Pancreatic cancer progresses rapidly and its early symptoms – including persistent indigestion, weight-loss, and back or tummy pain – are common to many much less serious health conditions. Even once it is suspected and a referral is made, the need for multiple tests, and slow processes in decision-making can still mean that a person’s diagnosis often comes too late for either lifesaving or life-extending treatment.

Currently 7 in 10 people with pancreatic cancer receive no treatment at all – not even chemotherapy – meaning the disease has the worst treatment rate of any common cancer (10). Just 10% of people receive surgery, the only potentially curative treatment. People are often waiting too long for treatment to begin because of challenges in coordination between different healthcare teams and significant NHS staff shortages across almost every role connected to cancer. Delays give the disease the opportunity to spread, and for a person’s health to deteriorate, leaving many too unwell for treatment they might otherwise have received.

We believe the existing recommended timeline for treatment to begin within 62 days of diagnosis, is too slow for this rapidly progressing disease. We are calling for political action to speed up the timeframe so that treatment begins within 21 days, which would double the number of people being able to receive treatment. Doing so could potentially double survival rates, as well as give many more people additional precious time with their loved ones and a better quality of life.

Lewis Rogers lost his father, Jeff, to pancreatic cancer in May 2019, just six months after diagnosis. Jeff’s symptoms were initially mistaken for diabetes. It was only after a second visit to the GP, and weeks of waiting for the results from various scans that the cancer discovered. Tragically, Jeff was diagnosed too late to receive lifesaving treatment and never got to enjoy the retirement he had begun looking forward to. He died aged 59.

Lewis, 39, said: “Dad’s ethos was to make the most of his six months. We are so lucky to have had this time, but it is only six months. That’s the reality. I know many people don’t even get that, but it’s very easy to feel like you’ve been robbed of precious memories.
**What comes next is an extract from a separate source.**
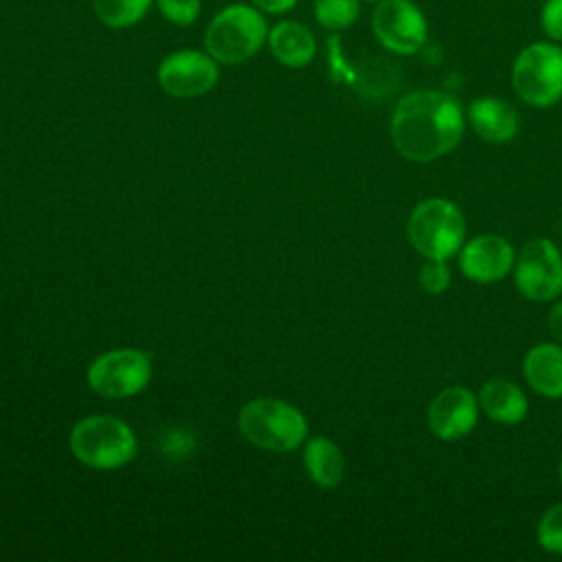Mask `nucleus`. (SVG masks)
Masks as SVG:
<instances>
[{"instance_id":"f257e3e1","label":"nucleus","mask_w":562,"mask_h":562,"mask_svg":"<svg viewBox=\"0 0 562 562\" xmlns=\"http://www.w3.org/2000/svg\"><path fill=\"white\" fill-rule=\"evenodd\" d=\"M463 112L454 97L437 90L406 94L391 119L397 151L415 162L448 154L463 136Z\"/></svg>"},{"instance_id":"f03ea898","label":"nucleus","mask_w":562,"mask_h":562,"mask_svg":"<svg viewBox=\"0 0 562 562\" xmlns=\"http://www.w3.org/2000/svg\"><path fill=\"white\" fill-rule=\"evenodd\" d=\"M239 432L257 448L290 452L307 437V422L299 408L277 397H257L241 406Z\"/></svg>"},{"instance_id":"7ed1b4c3","label":"nucleus","mask_w":562,"mask_h":562,"mask_svg":"<svg viewBox=\"0 0 562 562\" xmlns=\"http://www.w3.org/2000/svg\"><path fill=\"white\" fill-rule=\"evenodd\" d=\"M268 40V24L255 4H228L213 15L204 31L206 53L220 64L250 59Z\"/></svg>"},{"instance_id":"20e7f679","label":"nucleus","mask_w":562,"mask_h":562,"mask_svg":"<svg viewBox=\"0 0 562 562\" xmlns=\"http://www.w3.org/2000/svg\"><path fill=\"white\" fill-rule=\"evenodd\" d=\"M77 461L97 470H114L136 457L132 428L112 415H90L79 419L68 437Z\"/></svg>"},{"instance_id":"39448f33","label":"nucleus","mask_w":562,"mask_h":562,"mask_svg":"<svg viewBox=\"0 0 562 562\" xmlns=\"http://www.w3.org/2000/svg\"><path fill=\"white\" fill-rule=\"evenodd\" d=\"M408 237L426 259H450L463 246L465 222L457 204L432 198L411 213Z\"/></svg>"},{"instance_id":"423d86ee","label":"nucleus","mask_w":562,"mask_h":562,"mask_svg":"<svg viewBox=\"0 0 562 562\" xmlns=\"http://www.w3.org/2000/svg\"><path fill=\"white\" fill-rule=\"evenodd\" d=\"M516 94L533 105L547 108L562 99V46L536 42L522 48L512 66Z\"/></svg>"},{"instance_id":"0eeeda50","label":"nucleus","mask_w":562,"mask_h":562,"mask_svg":"<svg viewBox=\"0 0 562 562\" xmlns=\"http://www.w3.org/2000/svg\"><path fill=\"white\" fill-rule=\"evenodd\" d=\"M86 378L101 397H132L149 384L151 358L140 349H112L90 362Z\"/></svg>"},{"instance_id":"6e6552de","label":"nucleus","mask_w":562,"mask_h":562,"mask_svg":"<svg viewBox=\"0 0 562 562\" xmlns=\"http://www.w3.org/2000/svg\"><path fill=\"white\" fill-rule=\"evenodd\" d=\"M375 40L395 55H415L428 37V22L411 0H380L371 15Z\"/></svg>"},{"instance_id":"1a4fd4ad","label":"nucleus","mask_w":562,"mask_h":562,"mask_svg":"<svg viewBox=\"0 0 562 562\" xmlns=\"http://www.w3.org/2000/svg\"><path fill=\"white\" fill-rule=\"evenodd\" d=\"M514 268L516 288L531 301H553L562 292V255L551 239L527 241Z\"/></svg>"},{"instance_id":"9d476101","label":"nucleus","mask_w":562,"mask_h":562,"mask_svg":"<svg viewBox=\"0 0 562 562\" xmlns=\"http://www.w3.org/2000/svg\"><path fill=\"white\" fill-rule=\"evenodd\" d=\"M220 79L217 61L209 53L176 50L158 66L160 88L178 99H191L209 92Z\"/></svg>"},{"instance_id":"9b49d317","label":"nucleus","mask_w":562,"mask_h":562,"mask_svg":"<svg viewBox=\"0 0 562 562\" xmlns=\"http://www.w3.org/2000/svg\"><path fill=\"white\" fill-rule=\"evenodd\" d=\"M479 419V402L465 386H448L428 406L430 430L446 441L468 435Z\"/></svg>"},{"instance_id":"f8f14e48","label":"nucleus","mask_w":562,"mask_h":562,"mask_svg":"<svg viewBox=\"0 0 562 562\" xmlns=\"http://www.w3.org/2000/svg\"><path fill=\"white\" fill-rule=\"evenodd\" d=\"M514 248L498 235H481L459 250L461 272L479 283L501 281L514 268Z\"/></svg>"},{"instance_id":"ddd939ff","label":"nucleus","mask_w":562,"mask_h":562,"mask_svg":"<svg viewBox=\"0 0 562 562\" xmlns=\"http://www.w3.org/2000/svg\"><path fill=\"white\" fill-rule=\"evenodd\" d=\"M468 121L487 143H507L518 132L516 110L496 97H481L472 101L468 108Z\"/></svg>"},{"instance_id":"4468645a","label":"nucleus","mask_w":562,"mask_h":562,"mask_svg":"<svg viewBox=\"0 0 562 562\" xmlns=\"http://www.w3.org/2000/svg\"><path fill=\"white\" fill-rule=\"evenodd\" d=\"M268 46L272 57L290 68L307 66L316 55V40L312 31L294 20H283L268 31Z\"/></svg>"},{"instance_id":"2eb2a0df","label":"nucleus","mask_w":562,"mask_h":562,"mask_svg":"<svg viewBox=\"0 0 562 562\" xmlns=\"http://www.w3.org/2000/svg\"><path fill=\"white\" fill-rule=\"evenodd\" d=\"M522 371L536 393L544 397H562V347L558 342H540L529 349Z\"/></svg>"},{"instance_id":"dca6fc26","label":"nucleus","mask_w":562,"mask_h":562,"mask_svg":"<svg viewBox=\"0 0 562 562\" xmlns=\"http://www.w3.org/2000/svg\"><path fill=\"white\" fill-rule=\"evenodd\" d=\"M479 404L498 424H518L527 415V397L505 378L487 380L479 391Z\"/></svg>"},{"instance_id":"f3484780","label":"nucleus","mask_w":562,"mask_h":562,"mask_svg":"<svg viewBox=\"0 0 562 562\" xmlns=\"http://www.w3.org/2000/svg\"><path fill=\"white\" fill-rule=\"evenodd\" d=\"M303 465L310 479L321 487H334L345 474V457L327 437H312L303 450Z\"/></svg>"},{"instance_id":"a211bd4d","label":"nucleus","mask_w":562,"mask_h":562,"mask_svg":"<svg viewBox=\"0 0 562 562\" xmlns=\"http://www.w3.org/2000/svg\"><path fill=\"white\" fill-rule=\"evenodd\" d=\"M154 0H92L94 15L110 29H127L143 20Z\"/></svg>"},{"instance_id":"6ab92c4d","label":"nucleus","mask_w":562,"mask_h":562,"mask_svg":"<svg viewBox=\"0 0 562 562\" xmlns=\"http://www.w3.org/2000/svg\"><path fill=\"white\" fill-rule=\"evenodd\" d=\"M360 15V0H314V18L327 31H342Z\"/></svg>"},{"instance_id":"aec40b11","label":"nucleus","mask_w":562,"mask_h":562,"mask_svg":"<svg viewBox=\"0 0 562 562\" xmlns=\"http://www.w3.org/2000/svg\"><path fill=\"white\" fill-rule=\"evenodd\" d=\"M538 544L544 551L562 553V503L547 509L538 522Z\"/></svg>"},{"instance_id":"412c9836","label":"nucleus","mask_w":562,"mask_h":562,"mask_svg":"<svg viewBox=\"0 0 562 562\" xmlns=\"http://www.w3.org/2000/svg\"><path fill=\"white\" fill-rule=\"evenodd\" d=\"M160 15L178 26H189L198 20L202 0H154Z\"/></svg>"},{"instance_id":"4be33fe9","label":"nucleus","mask_w":562,"mask_h":562,"mask_svg":"<svg viewBox=\"0 0 562 562\" xmlns=\"http://www.w3.org/2000/svg\"><path fill=\"white\" fill-rule=\"evenodd\" d=\"M419 283L430 294L443 292L450 283V268L446 266V259H428L419 270Z\"/></svg>"},{"instance_id":"5701e85b","label":"nucleus","mask_w":562,"mask_h":562,"mask_svg":"<svg viewBox=\"0 0 562 562\" xmlns=\"http://www.w3.org/2000/svg\"><path fill=\"white\" fill-rule=\"evenodd\" d=\"M540 24L551 40L562 42V0H544L540 11Z\"/></svg>"},{"instance_id":"b1692460","label":"nucleus","mask_w":562,"mask_h":562,"mask_svg":"<svg viewBox=\"0 0 562 562\" xmlns=\"http://www.w3.org/2000/svg\"><path fill=\"white\" fill-rule=\"evenodd\" d=\"M252 4L266 13H285L296 4V0H252Z\"/></svg>"},{"instance_id":"393cba45","label":"nucleus","mask_w":562,"mask_h":562,"mask_svg":"<svg viewBox=\"0 0 562 562\" xmlns=\"http://www.w3.org/2000/svg\"><path fill=\"white\" fill-rule=\"evenodd\" d=\"M549 331L553 340L562 347V303L553 305V310L549 312Z\"/></svg>"},{"instance_id":"a878e982","label":"nucleus","mask_w":562,"mask_h":562,"mask_svg":"<svg viewBox=\"0 0 562 562\" xmlns=\"http://www.w3.org/2000/svg\"><path fill=\"white\" fill-rule=\"evenodd\" d=\"M367 2H380V0H367Z\"/></svg>"},{"instance_id":"bb28decb","label":"nucleus","mask_w":562,"mask_h":562,"mask_svg":"<svg viewBox=\"0 0 562 562\" xmlns=\"http://www.w3.org/2000/svg\"><path fill=\"white\" fill-rule=\"evenodd\" d=\"M560 479H562V468H560Z\"/></svg>"}]
</instances>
I remember so clearly saying goodbye to him for the last time. He was so weak at that point, so he was asleep. I said goodbye to him, walked out the room and burst into tears.”

“I’m very hopeful that we can improve the future for pancreatic cancer patients, so people don’t have to suffer like my dad did. But we need more than just hope. We need people in power to commit to investment in research. To commit to getting people diagnosed faster, and into treatment quicker. It is entirely achievable. But it requires those in power to pledge to make improving pancreatic cancer survival a priority.”